● Aufgaben:
[a] Beantworten Sie zum Textauszug über die Wikingerausbildung in Seljord die folgenden Fragen und kennzeichnen Sie Ihre Antworten ebenso.
(i) In welchem Zeitraum plünderten die Wikinger Küstenstädte in Europa und Westasien?
(ii) Wo liegt die Schule von Seljord im Verhältnis zu Oslo?
(iii) Was wird es in dem Kurs laut Schuldirektor Arve Husby nicht geben?
[b] Fassen Sie den Textauszug über die Wikingerausbildung in Seljord in zwei Sätzen zusammen.
[c] Führen Sie den Textauszug über die Wikingerausbildung in Seljord im Anschluss an seinen letzten Satz weiter.

● Textauszug:

####################

Oslo. Viel von dem, was man über die Wikingerzeit weiß, ist kaum oder schlecht historisch belegt. Doch Sagen und Anhaltspunkte gibt es viele. Einst waren die durch ihr kaltes Heimatklima gestählten Seefahrer bis nach Vorderasien berühmt-berüchtigt. Mit ihren schnellen Booten plünderten sie von 800 bis 1050 nach Christus Küstenstädte in ganz Europa und Westasien. Sicher ist, dass einige von ihnen schon kurz nach dem Jahr 1000 nach Amerika kamen.

Oft ermordeten sie bei ihren Raubzügen die Männer und entführten Frauen und Kinder in ihre dünn besiedelte skandinavische Heimat. Doch ganz so brutal soll die erste staatliche Schulausbildung zum Wikinger-Sein in Norwegen an der weiterführenden Schule von Seljord, 150 Kilometer westlich von Oslo, nicht verlaufen. Vor einer guten Woche lief der neue Kurs dort vom Stapel.

Schuldirektor Arve Husby betont gegenüber der „Presse“, dass seine Wikingerschüler auch das Waffenhandwerk und alte Zeremonien erlernen werden – „Opferrituale, etwa mit Tieren, wird es entgegen gewissen Gerüchten aber nicht geben“, verspricht er.

####################

● Datenauszüge:
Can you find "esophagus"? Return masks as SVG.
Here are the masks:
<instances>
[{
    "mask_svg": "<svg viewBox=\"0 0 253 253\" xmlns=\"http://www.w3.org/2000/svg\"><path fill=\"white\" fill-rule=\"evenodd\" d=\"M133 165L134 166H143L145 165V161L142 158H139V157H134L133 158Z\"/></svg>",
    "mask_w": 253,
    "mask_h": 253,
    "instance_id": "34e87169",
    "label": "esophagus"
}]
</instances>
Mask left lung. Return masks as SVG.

####################

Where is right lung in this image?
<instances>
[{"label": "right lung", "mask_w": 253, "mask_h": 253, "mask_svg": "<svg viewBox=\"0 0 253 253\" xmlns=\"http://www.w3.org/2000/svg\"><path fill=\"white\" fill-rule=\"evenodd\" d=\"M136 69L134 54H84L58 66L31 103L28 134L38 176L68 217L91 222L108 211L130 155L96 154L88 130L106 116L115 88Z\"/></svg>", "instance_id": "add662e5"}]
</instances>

####################

● Lösungen:
[a]
(i) Von 800 bis 1050 nach Christus.
(ii) 150 Kilometer westlich von Oslo.
(iii) Opferrituale, etwa mit Tieren.

[b] Die Wikinger plünderten von 800 bis 1050 nach Christus Küstenstädte in ganz Europa und Westasien, doch vieles über ihre Zeit ist kaum oder schlecht historisch belegt. An der weiterführenden Schule von Seljord in Norwegen hat vor gut einer Woche die erste staatliche Schulausbildung zum Wikinger-Sein begonnen, in der laut Schuldirektor Arve Husby Waffenhandwerk und alte Zeremonien gelehrt werden, Opferrituale jedoch nicht.

[c]
Auch Raubzug eingeplant

Der Ansturm war groß auf das ein Jahr dauernde Programm. Husby denkt über eine Ausweitung der Studienplätze im nächsten Herbst nach. „Einige bewerben sich, weil sie durch in Mode gekommene Fernsehserien wie ,Game of Thrones‘ fasziniert sind. Andere, weil sie vor allem die handwerklichen Techniken erlernen wollen“, sagt Husby. „Es geht unter anderem darum zu lernen, wie die Wikinger ihre Mahlzeiten zubereiteten, ihre Kleidung und Schuhe, Häuser und Boote machten und Waffen und Schmuck schmiedeten.“ Allerdings ist auch ein kleiner Raubzug eingeplant: Die britische Hafenstadt York, einst Stützpunkt der Wikinger unter dem Namen Jordvik, soll von den angehenden Wikingern besucht werden. „Die fahren aber nicht im Schiff hin, sondern mit dem Flugzeug“, so der Schulrektor.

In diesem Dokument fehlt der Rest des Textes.